Art. 762. Nulo será o contrato para garantia de risco proveniente de ato doloso do segurado, do beneficiário, ou de representante de um ou de outro.

Nos ensinamentos de Claudio Luiz Bueno de Godoy, já no antigo Código Civil se dispunha, no art. 1.436, sobre a nulidade do contrato de seguro quanto o risco garantido decorresse de atividade ilícita do segurado, seu representante ou seu preposto. Daí o exemplo sempre citado de contrato de seguro nulo por garantir risco inerente a operações de contrabando. Era, pois, uma extensão da regra geral impositiva da licitude do objeto do negócio jurídico, apenas não se exigindo que, para o seguro, estivesse a ilicitude no objeto em si, mas na assunção de um risco proveniente do ilícito (cf. Clóvis Beviláqua. Código Civil comentado, 4. ed. Rio de Janeiro, Francisco Alves, 1939, v. V, p. 198). Mais que isso, vale lembrar, como já dito nos comentários nos CC 757 e 760, que, no contrato de seguro, o risco coberto deve residir sempre em um evento futuro e incerto, mas independe da vontade tão só de uma das partes, em verdadeiro repúdio, como é do sistema, à pura potestatividade, sempre foco de desequilíbrio e, assim, de ausência de solidarismo na relação contratual, particularmente naquela em que a lealdade é uma exigência especial.

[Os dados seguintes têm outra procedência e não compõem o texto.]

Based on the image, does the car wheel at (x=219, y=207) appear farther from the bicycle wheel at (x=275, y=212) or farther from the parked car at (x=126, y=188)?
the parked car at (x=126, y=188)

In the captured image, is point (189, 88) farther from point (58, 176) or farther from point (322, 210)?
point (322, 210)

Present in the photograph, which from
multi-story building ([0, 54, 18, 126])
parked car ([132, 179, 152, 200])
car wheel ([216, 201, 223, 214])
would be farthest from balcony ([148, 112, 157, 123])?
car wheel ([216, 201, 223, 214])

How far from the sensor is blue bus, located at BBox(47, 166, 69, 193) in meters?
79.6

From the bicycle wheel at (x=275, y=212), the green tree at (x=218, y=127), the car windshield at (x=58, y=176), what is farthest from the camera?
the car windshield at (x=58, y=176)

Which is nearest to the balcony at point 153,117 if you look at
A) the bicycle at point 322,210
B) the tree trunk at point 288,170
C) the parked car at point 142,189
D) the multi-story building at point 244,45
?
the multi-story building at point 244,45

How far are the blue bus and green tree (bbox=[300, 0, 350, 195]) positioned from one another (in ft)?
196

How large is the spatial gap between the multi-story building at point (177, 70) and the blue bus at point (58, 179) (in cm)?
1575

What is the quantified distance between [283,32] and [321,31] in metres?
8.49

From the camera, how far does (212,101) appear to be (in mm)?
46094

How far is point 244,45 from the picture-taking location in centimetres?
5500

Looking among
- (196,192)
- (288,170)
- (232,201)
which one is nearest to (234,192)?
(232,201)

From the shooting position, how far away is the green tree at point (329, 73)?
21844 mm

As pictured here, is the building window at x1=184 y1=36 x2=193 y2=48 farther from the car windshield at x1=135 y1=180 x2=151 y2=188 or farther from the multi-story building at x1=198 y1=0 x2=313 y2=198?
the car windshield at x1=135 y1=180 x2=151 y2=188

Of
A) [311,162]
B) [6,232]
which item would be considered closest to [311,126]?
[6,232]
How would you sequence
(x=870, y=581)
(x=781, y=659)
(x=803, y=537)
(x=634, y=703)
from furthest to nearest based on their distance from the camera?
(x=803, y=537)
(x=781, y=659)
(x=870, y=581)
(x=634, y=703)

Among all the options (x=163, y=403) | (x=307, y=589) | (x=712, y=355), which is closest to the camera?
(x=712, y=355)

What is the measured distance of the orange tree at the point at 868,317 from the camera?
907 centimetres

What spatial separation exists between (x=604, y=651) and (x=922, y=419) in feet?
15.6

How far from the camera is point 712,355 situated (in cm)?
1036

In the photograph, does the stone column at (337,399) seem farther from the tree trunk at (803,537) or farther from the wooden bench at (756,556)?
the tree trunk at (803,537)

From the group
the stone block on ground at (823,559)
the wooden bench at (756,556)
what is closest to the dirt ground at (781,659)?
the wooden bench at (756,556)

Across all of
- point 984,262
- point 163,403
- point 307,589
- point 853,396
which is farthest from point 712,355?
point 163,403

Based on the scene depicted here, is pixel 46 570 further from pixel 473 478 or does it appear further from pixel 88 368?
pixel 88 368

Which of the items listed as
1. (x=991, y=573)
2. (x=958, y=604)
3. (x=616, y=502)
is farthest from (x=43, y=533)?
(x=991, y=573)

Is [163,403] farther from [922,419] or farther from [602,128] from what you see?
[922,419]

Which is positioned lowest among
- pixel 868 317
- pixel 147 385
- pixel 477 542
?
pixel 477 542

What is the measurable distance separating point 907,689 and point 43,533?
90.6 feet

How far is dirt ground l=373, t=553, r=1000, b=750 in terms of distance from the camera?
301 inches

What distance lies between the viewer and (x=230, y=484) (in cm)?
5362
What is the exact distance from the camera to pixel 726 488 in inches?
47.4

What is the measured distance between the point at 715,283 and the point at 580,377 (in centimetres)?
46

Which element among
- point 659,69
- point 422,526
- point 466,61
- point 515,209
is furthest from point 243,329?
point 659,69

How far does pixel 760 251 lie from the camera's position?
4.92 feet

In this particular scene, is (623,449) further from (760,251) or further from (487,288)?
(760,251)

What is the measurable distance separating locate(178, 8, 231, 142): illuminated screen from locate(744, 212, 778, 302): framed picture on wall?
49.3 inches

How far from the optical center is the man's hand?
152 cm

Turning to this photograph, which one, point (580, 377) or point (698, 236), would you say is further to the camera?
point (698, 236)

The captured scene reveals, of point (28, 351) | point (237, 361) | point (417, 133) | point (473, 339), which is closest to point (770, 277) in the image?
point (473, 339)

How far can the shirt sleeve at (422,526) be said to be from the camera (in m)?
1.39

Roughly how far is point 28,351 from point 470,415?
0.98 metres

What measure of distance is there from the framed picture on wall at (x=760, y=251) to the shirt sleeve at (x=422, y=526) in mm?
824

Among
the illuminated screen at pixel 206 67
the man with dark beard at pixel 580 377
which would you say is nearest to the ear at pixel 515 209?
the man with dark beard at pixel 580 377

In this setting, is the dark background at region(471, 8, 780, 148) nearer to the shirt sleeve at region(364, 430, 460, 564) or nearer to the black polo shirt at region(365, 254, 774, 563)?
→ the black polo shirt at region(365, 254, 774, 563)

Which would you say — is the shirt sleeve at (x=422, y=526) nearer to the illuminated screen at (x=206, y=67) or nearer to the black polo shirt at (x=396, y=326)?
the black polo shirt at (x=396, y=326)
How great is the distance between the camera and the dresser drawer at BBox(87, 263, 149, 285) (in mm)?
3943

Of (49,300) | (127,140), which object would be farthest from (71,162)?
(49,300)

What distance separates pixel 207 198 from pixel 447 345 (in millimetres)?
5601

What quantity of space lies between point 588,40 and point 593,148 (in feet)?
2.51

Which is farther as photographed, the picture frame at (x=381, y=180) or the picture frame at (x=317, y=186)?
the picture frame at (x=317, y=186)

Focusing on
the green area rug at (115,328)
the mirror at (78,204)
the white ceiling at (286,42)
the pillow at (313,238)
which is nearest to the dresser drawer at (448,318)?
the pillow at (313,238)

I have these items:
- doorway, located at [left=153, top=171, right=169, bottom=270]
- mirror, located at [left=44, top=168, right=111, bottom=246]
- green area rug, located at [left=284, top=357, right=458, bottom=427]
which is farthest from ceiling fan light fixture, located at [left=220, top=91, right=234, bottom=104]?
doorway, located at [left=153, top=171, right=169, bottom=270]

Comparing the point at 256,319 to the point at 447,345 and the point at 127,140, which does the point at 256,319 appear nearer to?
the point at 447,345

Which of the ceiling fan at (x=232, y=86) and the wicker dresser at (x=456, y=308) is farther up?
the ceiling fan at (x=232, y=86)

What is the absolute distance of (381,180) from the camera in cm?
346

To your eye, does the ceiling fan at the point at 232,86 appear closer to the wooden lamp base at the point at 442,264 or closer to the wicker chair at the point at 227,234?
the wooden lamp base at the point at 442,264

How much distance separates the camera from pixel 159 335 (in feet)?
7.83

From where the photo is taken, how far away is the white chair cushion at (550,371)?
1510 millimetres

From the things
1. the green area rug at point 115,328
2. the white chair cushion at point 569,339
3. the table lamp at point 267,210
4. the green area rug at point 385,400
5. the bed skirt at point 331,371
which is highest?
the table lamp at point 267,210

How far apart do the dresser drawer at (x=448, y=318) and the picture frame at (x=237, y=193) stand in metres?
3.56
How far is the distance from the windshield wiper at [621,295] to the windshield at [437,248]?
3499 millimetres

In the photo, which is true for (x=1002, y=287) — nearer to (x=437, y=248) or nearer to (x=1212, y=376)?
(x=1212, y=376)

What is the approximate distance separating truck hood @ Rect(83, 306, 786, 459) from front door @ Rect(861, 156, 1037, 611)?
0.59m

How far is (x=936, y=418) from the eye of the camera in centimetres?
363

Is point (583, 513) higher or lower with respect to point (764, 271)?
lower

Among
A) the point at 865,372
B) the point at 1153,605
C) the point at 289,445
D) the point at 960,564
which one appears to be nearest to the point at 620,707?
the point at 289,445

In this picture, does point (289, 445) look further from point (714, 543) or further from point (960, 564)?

Em outros termos, a ideia foi sempre a de refutar a existência de seguro de interesse potencialmente lesado pela atividade ilícita exclusiva, deliberada, de uma das partes, por exemplo, quando se contrata a garantia de incêndio, posto que dolosamente provocado pelo segurado. Aliás, não é diversa a preocupação subjacente à proibição, a qual está no artigo presente, de que, frise-se, mesmo contratado para garantia de risco não ligado a atividade ilícita, em si, do segurado, possa converter-se o sinistro por conduta deliberada dele emanada. Era já idêntico princípio a inspirar o conceito de agravamento, que estava no art. 1.454 e hoje se repete no CC 768.

Toda essa sistemática, porém, gerava, no Código de 1916, duas perplexidades. Uma, a de que, se se referia, no art. 1.436, ao risco filiado a atos ilícitos do segurado, em tese se poderia considerar aí abrangida a mera conduta culposa do segurado, diferentemente de tudo quanto se vem de asseverar acerca do intuito da lei. imagine-se, por absurdo, a nulidade de cobertura securitária para danos provocados em acidente de automóvel, quando este tenha ocorrido por culpa do segurado. Resolve-se a questão na redação do atual Código, que apenas veda seguro para garantia de risco proveniente de ato doloso do segurado. Ou seja, é o ato ilícito intencionalmente praticado pelo segurado ou pelo beneficiário do seguro. De resto, exige-se a mesma intencionalidade para o agravamento de risco (CC 768). Em segundo lugar, o Código anterior aludia ao ilícito, característico do risco coberto, praticado não só pelo segurado, pelo beneficiário ou por seu representante, mas também pelo preposto. A esse respeito, basta pensar, de novo, no acidente de automóvel provocado pelo preposto de empresa segurada, mesmo que por conduta dolosa. Seria nulo o seguro que o cobrisse. Assim, na atual dicção da lei, deliberadamente suprimiu-se a referência a ato doloso do preposto, que, portanto, se previsto como risco coberto, não invalida a contratação securitária.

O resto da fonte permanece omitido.